Non è un caso che la storia di Mhedi Nemmouche (macellaio dell’Is e autore della strage di maggio al museo ebraico di Bruxelles) sia diventata in queste settimane per le intelligence di tutta Europa un incubo e un caso di scuola. Nessun Servizio, nessuna polizia europea era riuscita a intercettarne la contorta rotta di rientro dalla Siria, attraverso Singapore e la Malesia. Tanto che il suo arresto era stato del tutto casuale, durante un controllo doganale di routine. «Se è accaduto ieri per lui — osserva ancora una fonte della nostra intelligence — può accadere domani per qualcun altro». E così, nell’oscillazione perpetua del pendolo tra la difesa delle libertà individuali e la tentazione “sicuritaria”, l’Europa e i suoi apparati di sicurezza scoprono un’altra vulnerabilità. Bloccata nel Parlamento Europeo da una robusta opposizione, la mancata approvazione della legge sul cosiddetto “Pnr” (Passanger name record), rende di fatto oggi gli apparati di sicurezza europei incapaci di ottenere dati dettagliati sui passeggeri in transito o in arrivo nei Paesi dell’Unione. «Un database europeo con il Pnr — spiega una fonte di polizia — consentirebbe in tempo reale di sapere esattamente chi viaggia su un aereo, dove e in che modo ha acquistato il biglietto, in quale Paese è stata fatta la prenotazione. Oggi, invece, tutti i dati che abbiamo sono quelli che vengono forniti spontaneamente dalle compagnie aeree alle singole polizie di frontiera. Si tratta per lo più di un elenco di cognomi e nomi con le sole iniziali di battesimo. Senza una data di nascita e senza alcuna informazione sull’acquisto dei biglietti».
E se poi a questa “miopia” si somma lo spazio di libera circolazione assicurato dal trattato di Schengen ecco spiegato il perché, in questi giorni, il cuore dell’Europa appaia oggettivamente sovraesposto alla minaccia.
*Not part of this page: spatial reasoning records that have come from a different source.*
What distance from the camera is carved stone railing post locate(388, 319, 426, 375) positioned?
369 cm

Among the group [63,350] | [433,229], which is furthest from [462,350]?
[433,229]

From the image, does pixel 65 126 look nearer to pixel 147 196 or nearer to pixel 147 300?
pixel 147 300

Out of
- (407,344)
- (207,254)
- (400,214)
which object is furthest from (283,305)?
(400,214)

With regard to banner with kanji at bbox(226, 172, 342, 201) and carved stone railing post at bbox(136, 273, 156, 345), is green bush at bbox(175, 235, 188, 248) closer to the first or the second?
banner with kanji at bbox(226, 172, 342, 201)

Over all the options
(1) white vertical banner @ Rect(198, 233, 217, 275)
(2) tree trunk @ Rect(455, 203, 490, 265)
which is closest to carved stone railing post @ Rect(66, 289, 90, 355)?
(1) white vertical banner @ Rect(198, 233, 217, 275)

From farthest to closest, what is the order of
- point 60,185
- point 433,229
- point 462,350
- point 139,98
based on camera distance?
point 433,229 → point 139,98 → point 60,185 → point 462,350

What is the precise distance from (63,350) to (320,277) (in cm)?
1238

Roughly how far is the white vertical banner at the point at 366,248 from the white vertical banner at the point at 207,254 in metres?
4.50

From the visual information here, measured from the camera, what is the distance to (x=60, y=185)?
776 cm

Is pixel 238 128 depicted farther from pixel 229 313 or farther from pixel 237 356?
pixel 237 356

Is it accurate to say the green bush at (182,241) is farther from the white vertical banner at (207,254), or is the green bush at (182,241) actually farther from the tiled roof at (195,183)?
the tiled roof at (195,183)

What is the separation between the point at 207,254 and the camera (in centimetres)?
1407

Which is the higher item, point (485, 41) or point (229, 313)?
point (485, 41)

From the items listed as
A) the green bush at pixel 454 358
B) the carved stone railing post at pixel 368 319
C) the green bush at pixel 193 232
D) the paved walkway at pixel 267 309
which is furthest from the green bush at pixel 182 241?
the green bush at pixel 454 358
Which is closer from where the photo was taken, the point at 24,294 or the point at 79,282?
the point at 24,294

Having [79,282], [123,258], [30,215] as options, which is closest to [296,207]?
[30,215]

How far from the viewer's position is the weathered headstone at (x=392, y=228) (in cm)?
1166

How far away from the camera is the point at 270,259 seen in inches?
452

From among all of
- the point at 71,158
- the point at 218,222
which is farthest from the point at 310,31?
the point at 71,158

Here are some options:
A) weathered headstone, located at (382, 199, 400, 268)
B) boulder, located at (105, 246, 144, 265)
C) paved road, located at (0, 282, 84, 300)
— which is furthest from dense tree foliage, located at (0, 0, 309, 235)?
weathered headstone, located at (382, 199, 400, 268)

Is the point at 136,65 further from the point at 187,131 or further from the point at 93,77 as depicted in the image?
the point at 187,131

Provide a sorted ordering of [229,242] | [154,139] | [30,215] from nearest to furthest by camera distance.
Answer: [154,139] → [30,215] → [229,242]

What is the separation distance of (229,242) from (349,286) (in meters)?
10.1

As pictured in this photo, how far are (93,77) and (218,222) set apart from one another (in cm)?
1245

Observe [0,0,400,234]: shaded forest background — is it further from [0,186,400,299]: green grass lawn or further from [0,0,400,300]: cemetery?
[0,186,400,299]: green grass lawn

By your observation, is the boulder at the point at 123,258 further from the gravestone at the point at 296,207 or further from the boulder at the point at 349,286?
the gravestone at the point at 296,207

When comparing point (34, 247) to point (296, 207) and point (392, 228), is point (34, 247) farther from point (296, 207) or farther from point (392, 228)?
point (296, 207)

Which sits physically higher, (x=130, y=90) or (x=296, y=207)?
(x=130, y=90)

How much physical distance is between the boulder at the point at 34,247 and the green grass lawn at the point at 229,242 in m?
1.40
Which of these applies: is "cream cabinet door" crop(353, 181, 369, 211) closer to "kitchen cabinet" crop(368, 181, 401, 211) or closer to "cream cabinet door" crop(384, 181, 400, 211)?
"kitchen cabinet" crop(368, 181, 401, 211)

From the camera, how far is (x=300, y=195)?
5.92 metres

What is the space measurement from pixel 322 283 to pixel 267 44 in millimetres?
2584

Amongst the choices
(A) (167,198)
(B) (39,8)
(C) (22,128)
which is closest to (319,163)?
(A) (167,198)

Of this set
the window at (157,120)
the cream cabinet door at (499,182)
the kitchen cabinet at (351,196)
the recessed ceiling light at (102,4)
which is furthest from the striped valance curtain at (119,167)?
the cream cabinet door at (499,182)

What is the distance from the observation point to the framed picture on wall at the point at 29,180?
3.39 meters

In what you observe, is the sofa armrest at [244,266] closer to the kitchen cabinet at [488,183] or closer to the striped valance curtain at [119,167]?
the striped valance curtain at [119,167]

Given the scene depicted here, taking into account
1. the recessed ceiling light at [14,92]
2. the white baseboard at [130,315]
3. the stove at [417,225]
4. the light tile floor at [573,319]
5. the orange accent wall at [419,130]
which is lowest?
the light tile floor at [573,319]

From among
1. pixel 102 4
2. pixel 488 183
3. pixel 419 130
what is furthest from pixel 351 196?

In un indice di rischio che vede in cima alla lista dei probabili obiettivi Svezia, Regno Unito, Olanda, Belgio, Francia e Germania (i Paesi con una presenza di cittadini musulmani di ormai terza generazione), le intelligence europee concordano su un punto. Che i macellai dell’Is colpiranno «lì dove si presenterà una window opportunity ». Una finestra in cui — come si è letto nei profili Facebook dei foreign fighters inglesi — portare il terrore nel “backyard”, nel retro, della quiete delle capitali europee. Soprattutto se quell’orrore non dovesse assumere la scala e la complessa progettualità di una strage di massa. Ma quella psicologicamente altrettanto devastante della decapitazione di un innocente scelto nel mucchio. E non più a un’ora di volo dal vecchio Continente ma, appunto, nel suo cuore.